Here we have a precious indication, authorizing a partially positive conclusion, on a key point. A potential left of the yellow vests movement, a very interesting minority, doubtless exists: the one composed of those of its activists who discover that it is necessary to conceive their cause in the future, not the present, and, in the name of that future, coalesce around something other than static demands on purchasing power, taxes or reform of the parliamentary constitution.

We might then say that this minority can form part of the genuine people, the people in the sense that it is the bearer of a stable political conviction, embodying a way that is genuinely antagonistic to the liberal counter-revolution.

Naturally, without the massive incorporation of the new proletarians, the yellow vests cannot as such represent ‘the people’. That would be to reduce this people to nostalgia on the part of the most deprived section of the middle class for its ruined social status. To be ‘the people’ in politics today, the mobilized crowd must include a strong central contingent of the nomadic proletariat of our suburbs – a proletariat from Africa, Asia, Eastern Europe and Latin America. It must display clear signs of rupture with the dominant order.  Firstly, in visible signs, such as the red flag instead of the tricolour. Next in what is said, like tracts and banners bearing injunctions and assertions antagonistic to that order. And then in the minimal demands it must advance – for example, a complete halt to privatizations and the cancellation of all those undertaken since the mid-1980s. Its main idea must be collective control of all the means of production, the whole banking apparatus, and all public services (health, education, transport, education). In short, in order to exist, the political people cannot make do with assembling some thousands of malcontents, even (as I believe) one hundred thousand, and demanding of a state – declared, and rightly so, to be detestable – that it condescend to ‘consider’ you, organize referendums (on what?) for you, maintain local services, and slightly increase your spending power while reducing your taxes.

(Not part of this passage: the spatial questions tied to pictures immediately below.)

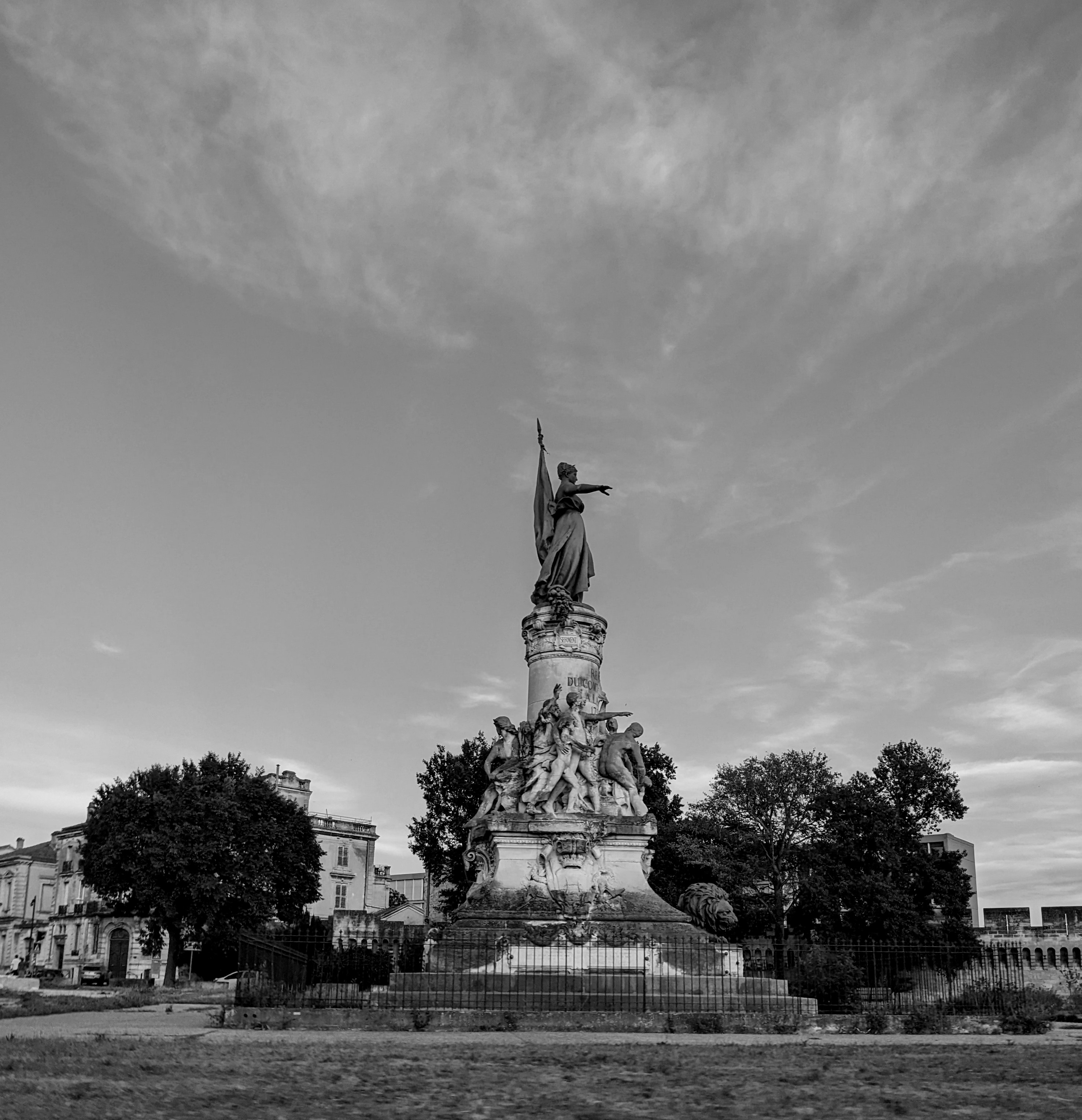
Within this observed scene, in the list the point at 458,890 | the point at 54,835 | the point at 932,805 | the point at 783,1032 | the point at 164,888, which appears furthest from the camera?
the point at 54,835

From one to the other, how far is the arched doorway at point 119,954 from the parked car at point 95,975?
1.78 ft

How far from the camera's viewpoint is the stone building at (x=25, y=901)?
84312mm

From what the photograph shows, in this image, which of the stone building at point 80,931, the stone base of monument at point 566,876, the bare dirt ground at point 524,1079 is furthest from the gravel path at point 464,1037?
the stone building at point 80,931

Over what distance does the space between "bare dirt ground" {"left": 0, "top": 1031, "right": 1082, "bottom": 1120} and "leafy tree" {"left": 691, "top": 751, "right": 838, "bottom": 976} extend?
35.3m

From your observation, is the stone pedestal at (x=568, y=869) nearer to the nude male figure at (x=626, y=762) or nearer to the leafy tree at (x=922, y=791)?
the nude male figure at (x=626, y=762)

Once the hyperbole and bluster are over, the yellow vest movement can be very useful in the future, as Marx put it: from the standpoint of its future. If we look to the minority of activists in the movement who, by dint of uniting, acting and speaking, have understood, intuitively as it were, that they must acquire an overview, globally and nationally, of the true source of their misfortune – namely, the liberal counter-revolution; and who consequently are ready to participate in the next steps in constructing a force of a new kind, then these yellow vests, thinking from the standpoint of their future, will doubtless contribute to the existence of a political people. That is why we must speak to them and, if they agree, organize meetings with them where the first principles will be established of what might be called – what, in order to be clear, must be called – communism, yes, a new communism, even if the word has become both cursed and obscure over the last thirty years. As experience has shown, rejection of this word gave the signal for an unprecedented political regression, the very one against which, without being wholly aware of it, all the ‘movements’ of recent years have rebelled, including what is best in the ‘yellow vests’: those activists who hope for a new world.

To start off with, these new activists will support something I believe to be indispensable: creating, wherever possible, from large suburbs to depopulated small towns, schools where the laws of Capital, and what it means to fight against them in the name of a completely different political orientation, are taught and discussed clearly. If, going beyond the episode of ‘yellow vests versus white Macron’, but carried forward by what was best in the future about that episode, such a network of red political schools could see the light of day, the movement, through its indirect power to arouse, would prove to have been genuinely important.